Sign of the living Cross

This is also a special sacrament exclusive to this church. This is used as a substitute to marriage, which is not counted as a sacrament in this church. A reasonable doubt has been raised by many how the sign of the cross is a sacrament. Mar Abdisho has put it as a sacrament because “cross is that by which Christians are ever kept, and by it all the other sacraments are sealed and perfected”. Mar Abdisho himself has added to the confusion of the state of this sacrament by not explaining about it in Memra 4 where he has written about other sacraments in detail. To make the confusion worse confounded Mar Abdisho has a chapter ‘of Matrimony and of Virginity’ in the same Memra where he deals with sacraments only. Instead in the following Memra, he has a chapter “on the worship of the Lord’s Cross”. “By this sign the Apostles wrought miracles and the laying on the hands for the priesthood, and all the other sacraments of the church are perfected thereby”. Abdisho concludes his treatment of the subject quoting the well known Pauline passage “the preaching of the cross is to them that perish, foolishness; but unto us which are saved it is the power of God”. Mar Abdisho reminds that “the great foundation of Christianity is the confession that through the cross renewal and universal salvation were obtained for all”. It is believed that the sign of the cross will appear in the sky at the second coming of our Lord.

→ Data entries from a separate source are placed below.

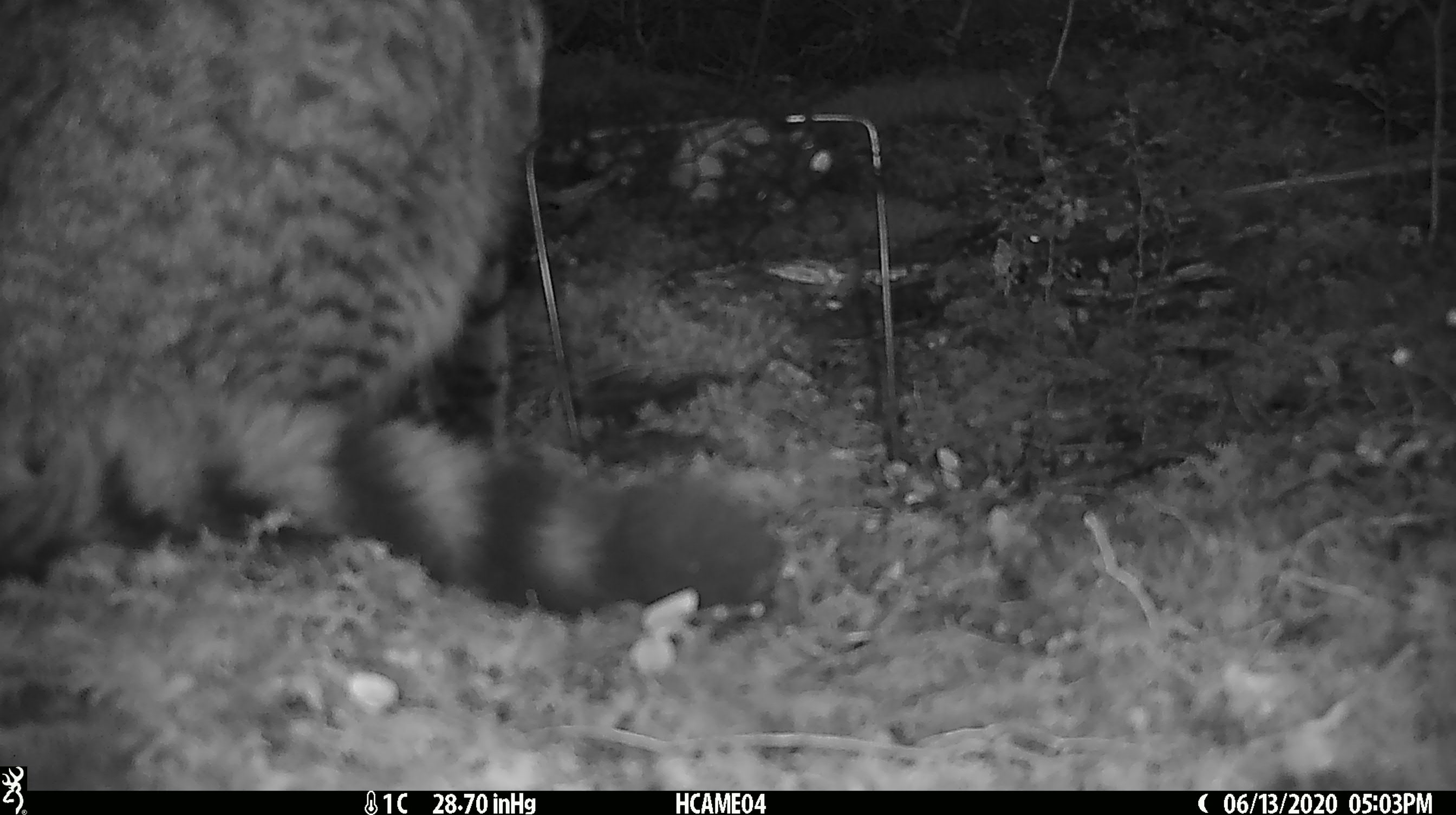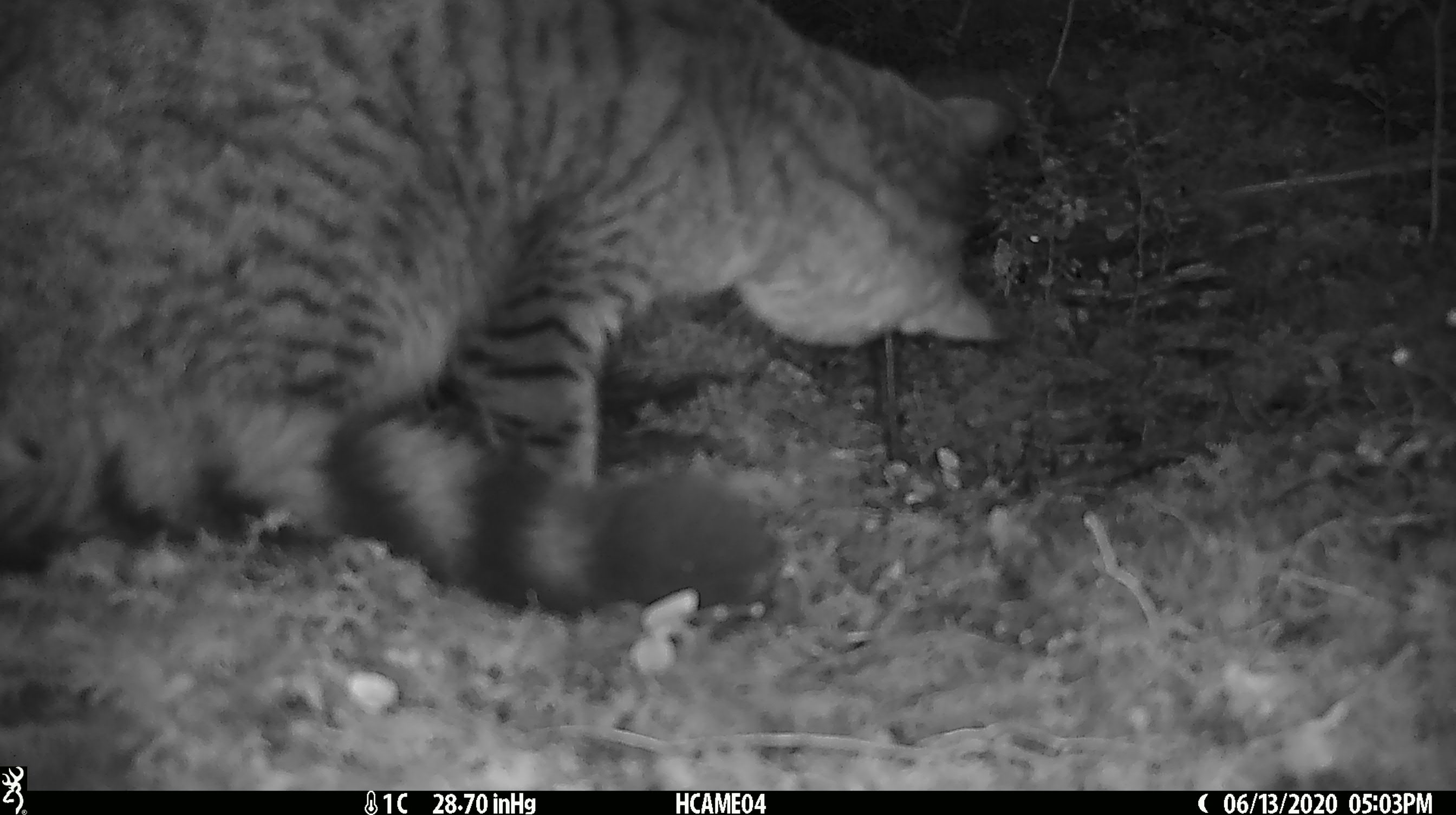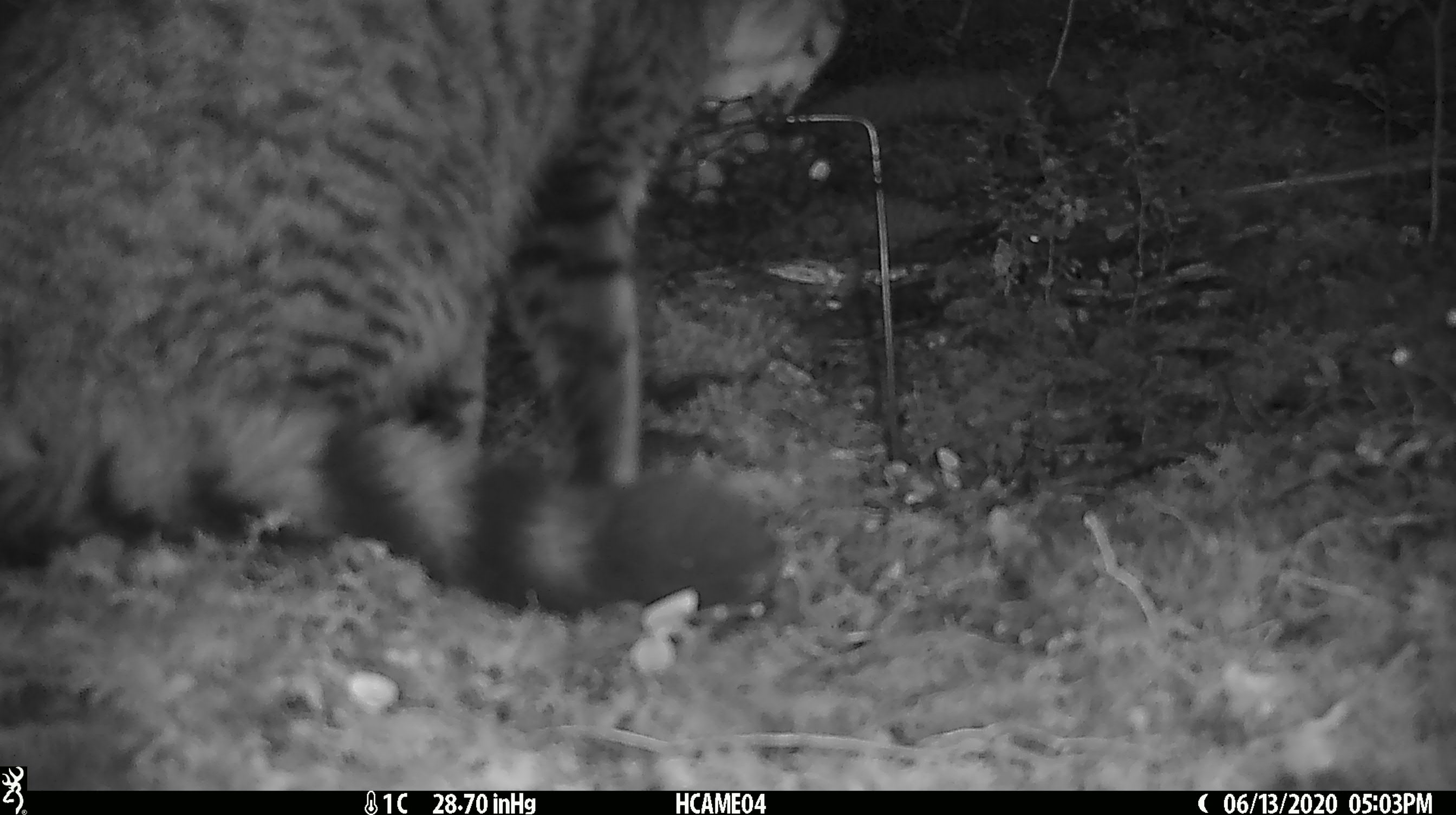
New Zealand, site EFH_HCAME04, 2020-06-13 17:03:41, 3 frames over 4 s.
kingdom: Animalia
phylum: Chordata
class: Mammalia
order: Carnivora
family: Felidae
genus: Felis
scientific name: Felis catus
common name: domestic cat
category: cat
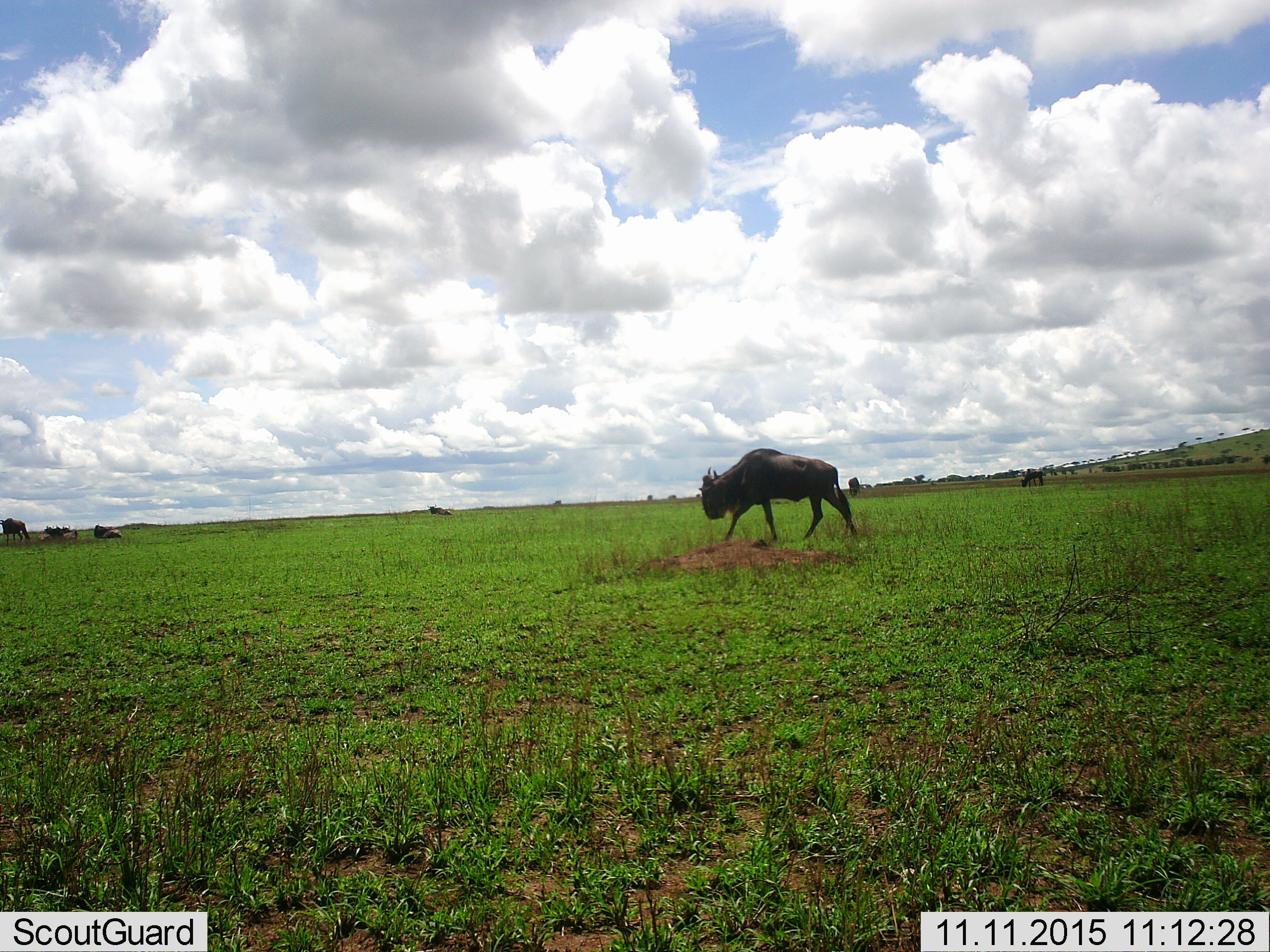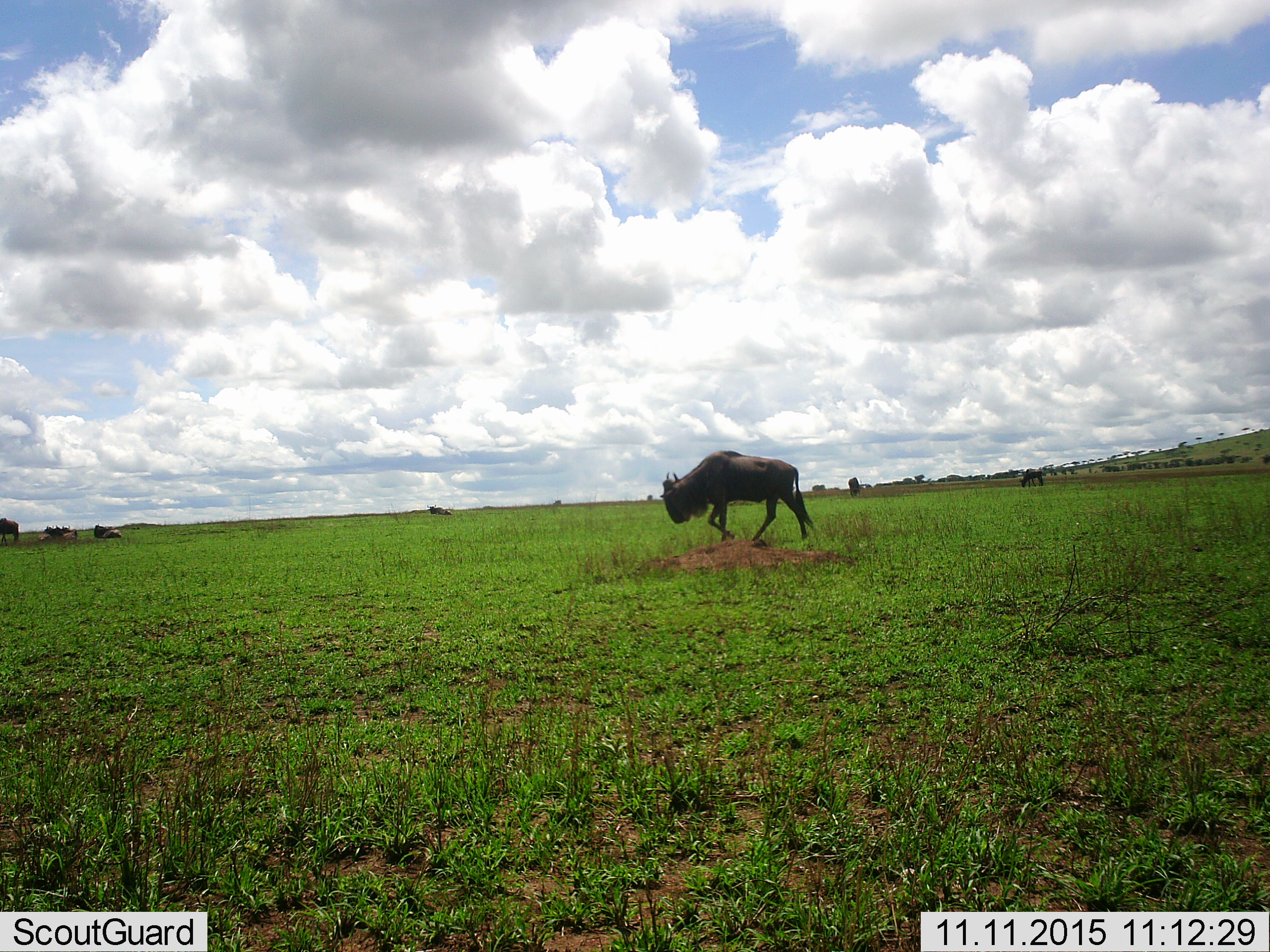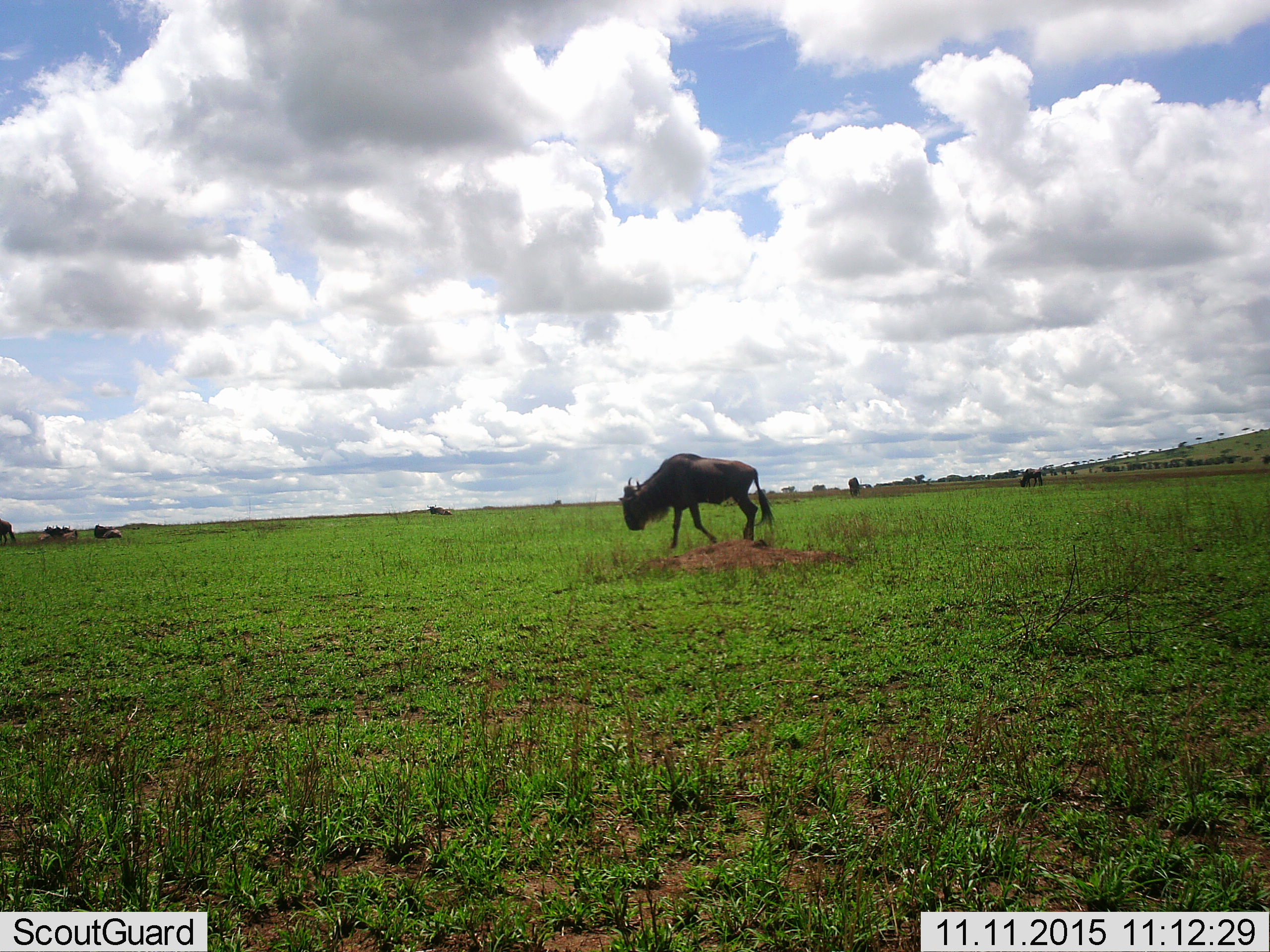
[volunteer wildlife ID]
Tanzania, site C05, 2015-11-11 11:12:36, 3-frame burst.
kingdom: Animalia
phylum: Chordata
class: Mammalia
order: Artiodactyla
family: Bovidae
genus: Connochaetes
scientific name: Connochaetes taurinus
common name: blue wildebeest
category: wildebeest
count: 8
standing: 25%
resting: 50%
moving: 83%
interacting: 0%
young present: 0%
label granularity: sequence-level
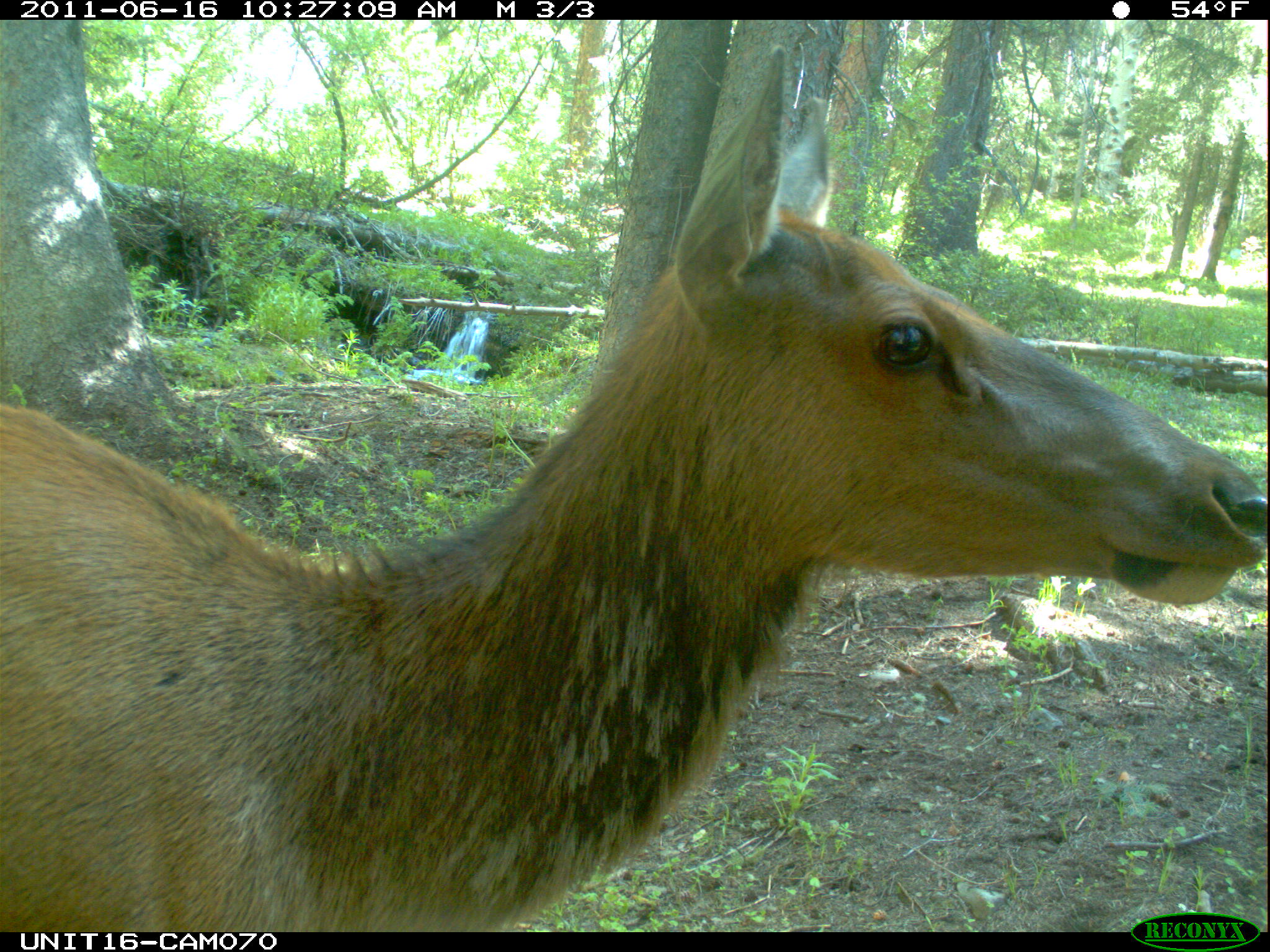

Abdisho also states that the cross is to be worshipped. Hence we offer a fervent and eucharistic worship, not to the fashioned matter of the cross: but to Him whom we figure as upon it, and above all to God, who gave His son to be a cross (i.e crucified) for us, through Whom He gives to such as are worthy everlasting life in the kingdom of heaven.It must be be noted in this connection that cross is the only object of veneration in the Church of East. They do not use crucifix and images. But the cross is kissed in the churches and in the homes.